Lots of amazing things can come out of this revolution: fuel economy, reduction of cars on the road, decline of accident and death rates, stress reduction, reduction of parking space and a real benefit for the environment.

Governments are already thinking about it. The National Highway Traffic Safety Administration in the US provides an official self-driving car classification. Europeans have also started modifying the Vienna Convention on Road Traffic and the Geneva Convention on Road Traffic in order to be able to adapt to this new technology. So, brace yourselves, the wheels are in motion (yes, pun intended).

Even though researchers have been studying the topic for years, it’s thanks mainly to Google’s or Tesla’s investments that autonomous cars are finally gaining traction today

So, how does it all work? From a more technical point of view, autonomous driving touches many challenges in different fields, especially computer vision. It requires improvement in object detection, image classification, environment reconstruction, motion estimation, tracking, scene understanding and many others.
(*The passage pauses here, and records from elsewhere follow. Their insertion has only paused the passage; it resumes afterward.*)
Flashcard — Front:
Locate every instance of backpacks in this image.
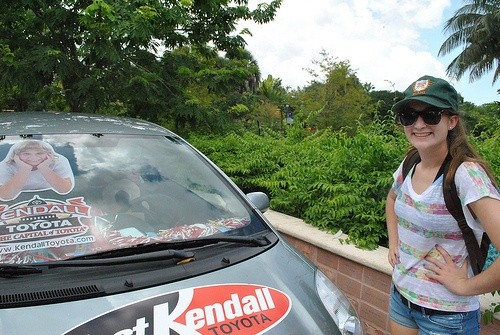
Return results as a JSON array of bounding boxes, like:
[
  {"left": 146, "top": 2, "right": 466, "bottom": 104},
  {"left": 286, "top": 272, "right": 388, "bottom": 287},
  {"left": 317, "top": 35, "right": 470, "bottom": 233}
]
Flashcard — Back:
[{"left": 402, "top": 147, "right": 491, "bottom": 277}]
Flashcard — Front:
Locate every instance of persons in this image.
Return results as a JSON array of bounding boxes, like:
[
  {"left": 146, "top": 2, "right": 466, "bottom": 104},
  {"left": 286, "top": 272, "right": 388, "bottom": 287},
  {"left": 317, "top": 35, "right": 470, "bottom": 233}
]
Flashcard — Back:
[
  {"left": 0, "top": 140, "right": 75, "bottom": 200},
  {"left": 385, "top": 75, "right": 500, "bottom": 335}
]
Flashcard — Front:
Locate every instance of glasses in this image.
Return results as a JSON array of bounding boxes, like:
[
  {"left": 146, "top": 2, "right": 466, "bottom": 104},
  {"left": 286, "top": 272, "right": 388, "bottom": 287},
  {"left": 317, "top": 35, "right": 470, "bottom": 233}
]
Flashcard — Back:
[{"left": 398, "top": 106, "right": 449, "bottom": 126}]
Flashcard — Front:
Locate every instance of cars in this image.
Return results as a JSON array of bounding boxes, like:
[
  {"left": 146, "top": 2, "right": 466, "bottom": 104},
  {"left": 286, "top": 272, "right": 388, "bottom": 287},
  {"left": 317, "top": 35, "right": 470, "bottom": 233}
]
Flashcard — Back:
[{"left": 0, "top": 113, "right": 367, "bottom": 335}]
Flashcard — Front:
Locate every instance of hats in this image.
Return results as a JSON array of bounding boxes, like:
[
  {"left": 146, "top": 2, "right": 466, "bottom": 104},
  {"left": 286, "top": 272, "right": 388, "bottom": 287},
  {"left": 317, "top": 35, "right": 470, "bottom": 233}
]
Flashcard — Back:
[{"left": 392, "top": 75, "right": 458, "bottom": 113}]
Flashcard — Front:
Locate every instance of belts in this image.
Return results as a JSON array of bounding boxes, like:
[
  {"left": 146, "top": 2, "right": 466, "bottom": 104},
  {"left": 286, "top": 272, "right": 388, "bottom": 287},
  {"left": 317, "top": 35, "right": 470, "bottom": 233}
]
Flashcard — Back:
[{"left": 394, "top": 285, "right": 466, "bottom": 315}]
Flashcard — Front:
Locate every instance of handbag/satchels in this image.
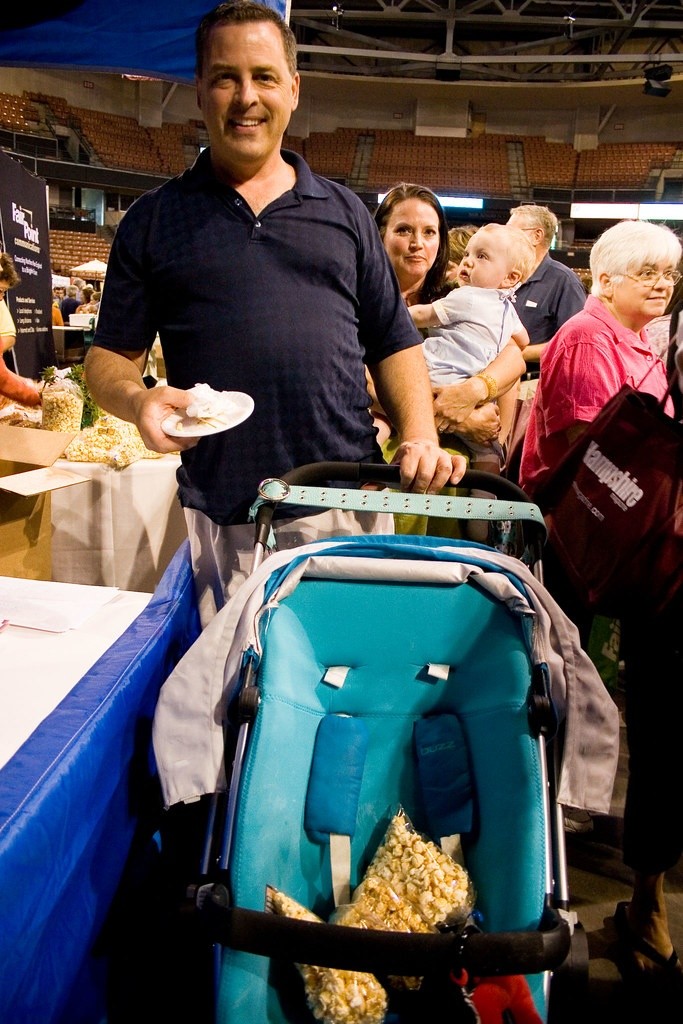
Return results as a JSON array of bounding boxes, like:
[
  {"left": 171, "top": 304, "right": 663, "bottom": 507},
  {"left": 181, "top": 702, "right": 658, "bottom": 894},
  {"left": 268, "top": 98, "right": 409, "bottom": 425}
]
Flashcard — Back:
[{"left": 532, "top": 336, "right": 683, "bottom": 619}]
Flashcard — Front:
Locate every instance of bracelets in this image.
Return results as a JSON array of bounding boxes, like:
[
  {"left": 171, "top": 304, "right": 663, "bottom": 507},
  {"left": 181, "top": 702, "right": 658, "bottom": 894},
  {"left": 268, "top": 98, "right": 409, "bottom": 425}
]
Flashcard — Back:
[{"left": 473, "top": 373, "right": 497, "bottom": 407}]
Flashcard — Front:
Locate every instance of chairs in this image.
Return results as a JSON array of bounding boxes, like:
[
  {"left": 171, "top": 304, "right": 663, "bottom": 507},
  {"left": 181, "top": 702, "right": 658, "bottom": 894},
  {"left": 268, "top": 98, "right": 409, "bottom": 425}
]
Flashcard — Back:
[
  {"left": 47, "top": 229, "right": 120, "bottom": 276},
  {"left": 0, "top": 91, "right": 683, "bottom": 200}
]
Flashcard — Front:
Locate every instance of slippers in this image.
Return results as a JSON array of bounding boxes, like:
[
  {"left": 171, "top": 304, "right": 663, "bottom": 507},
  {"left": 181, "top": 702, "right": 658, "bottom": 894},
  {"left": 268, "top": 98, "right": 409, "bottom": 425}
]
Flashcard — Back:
[{"left": 614, "top": 902, "right": 683, "bottom": 988}]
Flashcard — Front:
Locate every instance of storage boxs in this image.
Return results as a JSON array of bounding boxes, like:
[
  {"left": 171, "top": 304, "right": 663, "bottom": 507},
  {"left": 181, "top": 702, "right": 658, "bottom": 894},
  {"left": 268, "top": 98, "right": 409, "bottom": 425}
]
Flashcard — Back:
[{"left": 0, "top": 425, "right": 91, "bottom": 581}]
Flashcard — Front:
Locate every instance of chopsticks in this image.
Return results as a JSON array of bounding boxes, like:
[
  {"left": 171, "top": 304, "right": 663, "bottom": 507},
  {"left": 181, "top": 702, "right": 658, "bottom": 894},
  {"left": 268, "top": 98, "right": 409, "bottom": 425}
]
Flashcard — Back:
[{"left": 195, "top": 416, "right": 227, "bottom": 429}]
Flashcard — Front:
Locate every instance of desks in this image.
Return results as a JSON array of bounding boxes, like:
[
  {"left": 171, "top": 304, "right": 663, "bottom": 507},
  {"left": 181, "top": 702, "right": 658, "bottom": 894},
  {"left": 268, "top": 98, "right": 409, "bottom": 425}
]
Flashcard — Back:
[{"left": 51, "top": 376, "right": 189, "bottom": 594}]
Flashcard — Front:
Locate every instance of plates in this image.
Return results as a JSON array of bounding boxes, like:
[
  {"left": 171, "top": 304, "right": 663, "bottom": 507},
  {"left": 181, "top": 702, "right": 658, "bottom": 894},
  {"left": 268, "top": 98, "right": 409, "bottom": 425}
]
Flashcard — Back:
[{"left": 161, "top": 391, "right": 255, "bottom": 437}]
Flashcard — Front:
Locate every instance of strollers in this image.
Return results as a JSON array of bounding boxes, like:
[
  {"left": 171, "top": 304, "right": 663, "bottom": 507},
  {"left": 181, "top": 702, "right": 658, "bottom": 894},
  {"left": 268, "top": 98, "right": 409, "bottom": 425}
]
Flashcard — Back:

One of the most talked about is pedestrian detection, so let’s explore this from a more technical point of view.

To welcome vehicles without drivers into our lives, we must be sure that they won’t be a threat and run us over.

Let’s look at where object detection is since pedestrian detection is a canonical sub-problem.

The most trending methods to reach optimal performance in pedestrian detection are Integral Channel Feature detector (ICF)(from Fast Feature Pyramids for Object Detection and Integral Channel Features) with many variants and the use of a pre-trained model using a convolutional neural network (Taking a Deeper Look at Pedestrians and Pedestrian Detection aided by Deep Learning Semantic Tasks).

Research papers show impressive gains in performance, but despite this, a human still widely outperforms state of the art AI detectors.

Detectors can make two types of errors. False positives (it detects something where there is nothing to detect) and false negatives (it doesn’t detect where it should)

The most common errors for detectors are:

  • detecting tree leaves or traffic lights in background as pedestrian
  • detecting the same person twice
  • not detecting small persons
  • not detecting cyclists

The under-representation of cyclists and side-view persons in the training sets used to train the detection algorithms could explain why partially occluded people and cyclists are not correctly detected most of the time.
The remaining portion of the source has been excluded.